I'm liking a low profile gas block on a carbine with a 15" free-float handguard more than the dissipator these days.

Although the dissy prolonged my ability to use iron sights for a couple of years as my presbyopia slowly worsened. For me now, irons are only for emergency from a failed optic (I use QD mounts) but its really little better than "I fart in your general direction" effectiveness if I actually have to use irons :)
 
According to Jim Sullivan, the AR needs about 7" of barrel in front of the gas port for proper dwell time, port pressures, etc.

So, I'm guessing with the Dissipator style, you get that 7" in front of the gas port, the longest sight radius possible (ie that of a rifle), and a short-ish barrel?

Interesting concept.
 
That's an awesome build, Gunny.
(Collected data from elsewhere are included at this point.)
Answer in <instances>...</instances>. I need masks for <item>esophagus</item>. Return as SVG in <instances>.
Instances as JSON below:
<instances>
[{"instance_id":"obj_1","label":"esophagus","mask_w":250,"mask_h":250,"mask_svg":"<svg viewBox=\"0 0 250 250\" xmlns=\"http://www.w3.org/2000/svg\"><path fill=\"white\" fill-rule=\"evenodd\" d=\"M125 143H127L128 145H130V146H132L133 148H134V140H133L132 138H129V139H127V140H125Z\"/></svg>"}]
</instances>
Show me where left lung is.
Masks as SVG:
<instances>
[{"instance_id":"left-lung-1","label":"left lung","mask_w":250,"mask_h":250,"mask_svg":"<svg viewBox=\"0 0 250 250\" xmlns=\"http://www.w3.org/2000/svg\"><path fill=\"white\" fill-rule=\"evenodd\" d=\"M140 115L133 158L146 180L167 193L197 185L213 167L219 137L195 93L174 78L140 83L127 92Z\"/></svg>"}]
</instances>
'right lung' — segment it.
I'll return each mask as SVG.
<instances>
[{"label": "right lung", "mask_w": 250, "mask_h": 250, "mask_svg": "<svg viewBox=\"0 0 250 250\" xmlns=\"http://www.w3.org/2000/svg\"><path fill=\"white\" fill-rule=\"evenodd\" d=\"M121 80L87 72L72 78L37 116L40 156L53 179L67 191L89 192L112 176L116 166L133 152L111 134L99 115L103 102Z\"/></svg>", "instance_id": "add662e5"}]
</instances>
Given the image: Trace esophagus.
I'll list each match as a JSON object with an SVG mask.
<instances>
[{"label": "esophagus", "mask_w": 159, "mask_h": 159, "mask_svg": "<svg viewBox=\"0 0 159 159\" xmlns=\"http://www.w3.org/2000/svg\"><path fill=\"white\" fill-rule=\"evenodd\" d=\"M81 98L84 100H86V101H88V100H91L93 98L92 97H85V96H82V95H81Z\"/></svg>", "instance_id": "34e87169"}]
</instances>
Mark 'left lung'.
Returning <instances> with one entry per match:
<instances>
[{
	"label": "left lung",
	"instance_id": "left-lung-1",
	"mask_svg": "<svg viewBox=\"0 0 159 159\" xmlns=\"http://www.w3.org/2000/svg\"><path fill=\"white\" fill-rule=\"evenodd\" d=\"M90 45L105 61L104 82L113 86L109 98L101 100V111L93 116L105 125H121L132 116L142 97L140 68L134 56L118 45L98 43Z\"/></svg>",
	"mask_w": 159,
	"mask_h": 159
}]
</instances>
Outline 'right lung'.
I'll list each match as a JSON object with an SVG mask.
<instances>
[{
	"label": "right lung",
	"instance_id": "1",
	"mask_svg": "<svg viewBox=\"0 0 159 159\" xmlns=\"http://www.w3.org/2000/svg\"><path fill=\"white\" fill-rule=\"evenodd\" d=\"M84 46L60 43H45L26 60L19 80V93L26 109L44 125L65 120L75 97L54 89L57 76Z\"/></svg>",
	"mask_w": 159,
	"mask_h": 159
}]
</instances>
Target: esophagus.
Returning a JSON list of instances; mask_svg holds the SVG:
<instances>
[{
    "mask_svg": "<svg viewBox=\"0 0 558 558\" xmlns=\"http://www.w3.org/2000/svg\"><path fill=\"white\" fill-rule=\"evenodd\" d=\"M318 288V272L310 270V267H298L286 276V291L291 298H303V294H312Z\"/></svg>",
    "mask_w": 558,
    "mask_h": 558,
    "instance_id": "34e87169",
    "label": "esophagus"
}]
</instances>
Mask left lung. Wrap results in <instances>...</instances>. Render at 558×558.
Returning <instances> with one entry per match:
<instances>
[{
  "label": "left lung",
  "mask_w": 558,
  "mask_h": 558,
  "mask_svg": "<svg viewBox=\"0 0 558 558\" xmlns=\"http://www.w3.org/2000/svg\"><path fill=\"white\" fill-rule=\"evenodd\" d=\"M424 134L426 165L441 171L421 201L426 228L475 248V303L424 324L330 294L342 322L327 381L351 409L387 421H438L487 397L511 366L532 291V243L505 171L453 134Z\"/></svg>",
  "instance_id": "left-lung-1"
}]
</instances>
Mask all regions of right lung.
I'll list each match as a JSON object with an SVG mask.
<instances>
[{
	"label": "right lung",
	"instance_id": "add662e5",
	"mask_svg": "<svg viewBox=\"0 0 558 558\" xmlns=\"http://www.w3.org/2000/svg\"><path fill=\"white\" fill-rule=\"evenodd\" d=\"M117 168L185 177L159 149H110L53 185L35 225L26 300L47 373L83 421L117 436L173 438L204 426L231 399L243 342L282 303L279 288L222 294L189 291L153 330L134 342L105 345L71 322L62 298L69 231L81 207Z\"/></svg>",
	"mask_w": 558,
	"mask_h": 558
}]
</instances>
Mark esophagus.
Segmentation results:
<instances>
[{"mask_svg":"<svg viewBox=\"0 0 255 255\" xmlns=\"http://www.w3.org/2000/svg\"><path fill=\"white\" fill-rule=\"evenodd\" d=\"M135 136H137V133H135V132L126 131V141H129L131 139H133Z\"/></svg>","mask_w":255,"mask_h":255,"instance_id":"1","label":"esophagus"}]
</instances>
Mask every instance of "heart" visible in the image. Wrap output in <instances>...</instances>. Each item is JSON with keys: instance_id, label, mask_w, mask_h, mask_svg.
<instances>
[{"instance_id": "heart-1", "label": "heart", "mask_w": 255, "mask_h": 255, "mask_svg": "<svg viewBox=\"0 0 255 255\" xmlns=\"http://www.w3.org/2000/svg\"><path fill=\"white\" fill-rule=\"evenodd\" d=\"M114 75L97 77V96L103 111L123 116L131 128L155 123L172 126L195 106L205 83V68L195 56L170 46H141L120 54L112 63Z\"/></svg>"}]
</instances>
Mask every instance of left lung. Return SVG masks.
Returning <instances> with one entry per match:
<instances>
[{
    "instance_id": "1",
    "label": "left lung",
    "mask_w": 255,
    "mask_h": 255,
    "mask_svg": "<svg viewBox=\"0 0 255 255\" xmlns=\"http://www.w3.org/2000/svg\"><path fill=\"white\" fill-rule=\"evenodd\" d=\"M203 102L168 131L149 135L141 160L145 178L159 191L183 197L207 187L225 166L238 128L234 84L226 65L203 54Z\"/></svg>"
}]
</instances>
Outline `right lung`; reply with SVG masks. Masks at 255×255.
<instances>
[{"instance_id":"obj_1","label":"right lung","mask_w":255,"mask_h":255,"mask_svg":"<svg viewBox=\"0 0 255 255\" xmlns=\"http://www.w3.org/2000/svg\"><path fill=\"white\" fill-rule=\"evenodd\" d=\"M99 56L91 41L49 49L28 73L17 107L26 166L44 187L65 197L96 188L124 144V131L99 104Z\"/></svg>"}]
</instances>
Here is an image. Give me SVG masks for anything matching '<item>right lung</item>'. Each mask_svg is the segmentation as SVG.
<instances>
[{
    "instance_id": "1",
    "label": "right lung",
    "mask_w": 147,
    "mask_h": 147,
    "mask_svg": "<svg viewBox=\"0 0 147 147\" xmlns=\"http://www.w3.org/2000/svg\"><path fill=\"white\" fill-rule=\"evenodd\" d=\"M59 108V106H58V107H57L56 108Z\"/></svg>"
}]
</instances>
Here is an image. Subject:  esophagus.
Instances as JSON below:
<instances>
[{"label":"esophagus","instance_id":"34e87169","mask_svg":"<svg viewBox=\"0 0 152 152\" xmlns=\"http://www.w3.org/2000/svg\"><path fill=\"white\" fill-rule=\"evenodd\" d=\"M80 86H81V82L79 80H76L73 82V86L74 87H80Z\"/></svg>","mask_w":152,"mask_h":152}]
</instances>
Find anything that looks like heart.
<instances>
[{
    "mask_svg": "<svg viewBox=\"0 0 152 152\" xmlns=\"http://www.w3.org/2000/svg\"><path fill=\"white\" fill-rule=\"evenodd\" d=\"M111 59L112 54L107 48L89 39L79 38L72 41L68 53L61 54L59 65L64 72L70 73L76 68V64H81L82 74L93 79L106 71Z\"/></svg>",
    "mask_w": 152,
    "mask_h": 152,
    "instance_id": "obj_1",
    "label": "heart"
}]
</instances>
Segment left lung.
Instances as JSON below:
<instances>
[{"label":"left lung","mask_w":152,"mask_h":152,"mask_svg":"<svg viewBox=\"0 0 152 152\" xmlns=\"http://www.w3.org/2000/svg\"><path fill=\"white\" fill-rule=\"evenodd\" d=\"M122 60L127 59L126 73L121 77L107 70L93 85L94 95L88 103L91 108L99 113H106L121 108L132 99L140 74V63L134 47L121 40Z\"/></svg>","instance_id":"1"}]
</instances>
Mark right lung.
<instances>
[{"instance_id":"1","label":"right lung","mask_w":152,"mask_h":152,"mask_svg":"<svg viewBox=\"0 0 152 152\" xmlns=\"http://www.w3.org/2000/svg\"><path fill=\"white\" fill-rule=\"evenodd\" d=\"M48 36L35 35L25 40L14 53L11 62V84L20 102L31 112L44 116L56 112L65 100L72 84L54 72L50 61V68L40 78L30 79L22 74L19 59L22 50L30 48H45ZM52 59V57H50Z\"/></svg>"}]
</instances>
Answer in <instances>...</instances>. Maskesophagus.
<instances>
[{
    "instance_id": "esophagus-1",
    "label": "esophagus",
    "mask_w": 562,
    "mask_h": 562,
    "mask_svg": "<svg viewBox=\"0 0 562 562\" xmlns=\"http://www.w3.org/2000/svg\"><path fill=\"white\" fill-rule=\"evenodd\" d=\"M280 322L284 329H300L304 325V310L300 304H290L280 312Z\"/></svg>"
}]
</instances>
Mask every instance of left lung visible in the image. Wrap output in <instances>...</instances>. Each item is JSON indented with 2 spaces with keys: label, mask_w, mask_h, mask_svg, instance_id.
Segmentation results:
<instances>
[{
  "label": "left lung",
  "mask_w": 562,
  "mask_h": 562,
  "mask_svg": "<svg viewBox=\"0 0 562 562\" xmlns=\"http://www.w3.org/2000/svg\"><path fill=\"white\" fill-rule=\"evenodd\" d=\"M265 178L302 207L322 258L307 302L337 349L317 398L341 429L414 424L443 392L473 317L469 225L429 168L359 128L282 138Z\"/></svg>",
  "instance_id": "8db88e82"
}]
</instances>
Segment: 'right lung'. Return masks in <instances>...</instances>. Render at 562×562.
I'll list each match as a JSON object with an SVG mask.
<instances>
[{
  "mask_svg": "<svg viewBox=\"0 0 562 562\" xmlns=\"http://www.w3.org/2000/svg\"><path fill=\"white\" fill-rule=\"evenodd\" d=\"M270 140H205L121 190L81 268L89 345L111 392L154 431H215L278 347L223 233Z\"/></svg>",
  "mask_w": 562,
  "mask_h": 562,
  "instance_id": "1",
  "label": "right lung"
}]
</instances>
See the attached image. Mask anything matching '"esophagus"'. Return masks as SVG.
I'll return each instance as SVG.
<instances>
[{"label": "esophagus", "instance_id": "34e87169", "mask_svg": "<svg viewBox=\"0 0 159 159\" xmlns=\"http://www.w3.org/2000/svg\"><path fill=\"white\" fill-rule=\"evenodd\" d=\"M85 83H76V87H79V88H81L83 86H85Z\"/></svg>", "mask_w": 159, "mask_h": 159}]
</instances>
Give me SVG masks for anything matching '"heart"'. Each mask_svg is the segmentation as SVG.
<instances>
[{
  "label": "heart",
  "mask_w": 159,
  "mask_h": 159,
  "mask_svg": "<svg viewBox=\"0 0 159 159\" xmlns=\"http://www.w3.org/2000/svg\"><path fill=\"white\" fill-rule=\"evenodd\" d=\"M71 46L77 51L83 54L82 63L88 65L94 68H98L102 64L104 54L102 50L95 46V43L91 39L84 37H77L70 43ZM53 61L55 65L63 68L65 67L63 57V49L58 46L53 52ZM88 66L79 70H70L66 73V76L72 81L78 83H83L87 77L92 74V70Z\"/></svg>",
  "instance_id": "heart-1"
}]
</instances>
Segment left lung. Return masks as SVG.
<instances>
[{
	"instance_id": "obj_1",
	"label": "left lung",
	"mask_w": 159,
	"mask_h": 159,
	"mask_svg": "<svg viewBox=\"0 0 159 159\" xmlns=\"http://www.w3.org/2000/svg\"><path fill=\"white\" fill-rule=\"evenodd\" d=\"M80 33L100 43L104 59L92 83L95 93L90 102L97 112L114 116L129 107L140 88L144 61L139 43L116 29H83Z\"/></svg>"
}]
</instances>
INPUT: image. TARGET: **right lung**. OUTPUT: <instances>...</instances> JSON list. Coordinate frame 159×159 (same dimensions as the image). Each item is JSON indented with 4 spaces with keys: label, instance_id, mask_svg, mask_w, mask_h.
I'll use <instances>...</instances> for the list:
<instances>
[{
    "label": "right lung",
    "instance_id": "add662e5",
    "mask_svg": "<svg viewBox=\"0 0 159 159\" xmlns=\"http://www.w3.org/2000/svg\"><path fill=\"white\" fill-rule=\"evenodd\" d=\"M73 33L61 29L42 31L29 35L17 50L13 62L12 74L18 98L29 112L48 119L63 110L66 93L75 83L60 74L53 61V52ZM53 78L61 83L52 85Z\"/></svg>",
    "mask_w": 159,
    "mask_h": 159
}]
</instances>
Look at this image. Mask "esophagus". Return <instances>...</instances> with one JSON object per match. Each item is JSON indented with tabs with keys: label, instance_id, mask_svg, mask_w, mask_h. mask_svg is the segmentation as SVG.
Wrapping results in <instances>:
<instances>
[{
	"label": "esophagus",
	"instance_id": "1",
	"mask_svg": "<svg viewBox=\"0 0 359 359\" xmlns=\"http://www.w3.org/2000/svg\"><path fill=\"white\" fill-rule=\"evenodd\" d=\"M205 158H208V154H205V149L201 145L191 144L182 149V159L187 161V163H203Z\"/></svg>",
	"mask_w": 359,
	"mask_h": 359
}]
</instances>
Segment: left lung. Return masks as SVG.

I like it a lot. But I have a question: I always thought that in order to be a dissipator it had to have a low-profile gas block with an A2 sight close to the end of the barrel that acted as a sight only and not a gas block.
Modern "mock dissipators" have mid or carbine gas with full rifle sight radius. True original dissipators have rifle gas.
 
I've always liked the Dissy.

I may eventually make an upper. It's on my "list"

(So many rifles, so little funds :) :( )
 
The reason I don't care for the shorter gas systems on a Dissipator is that when working the rifle hard the area where the gas block is gets hot. Most often that is where my forward hand is.
If I remember right the Dissipator concept was aimed at the military, to have a short barrel rifle with a longer sight radius. It used a heavy machine gun barrel to help with control with full auto fring. Back in the 80s there weren't a bunch of compact electronic sights like today and the longer sight radius was an advantage on a carbine.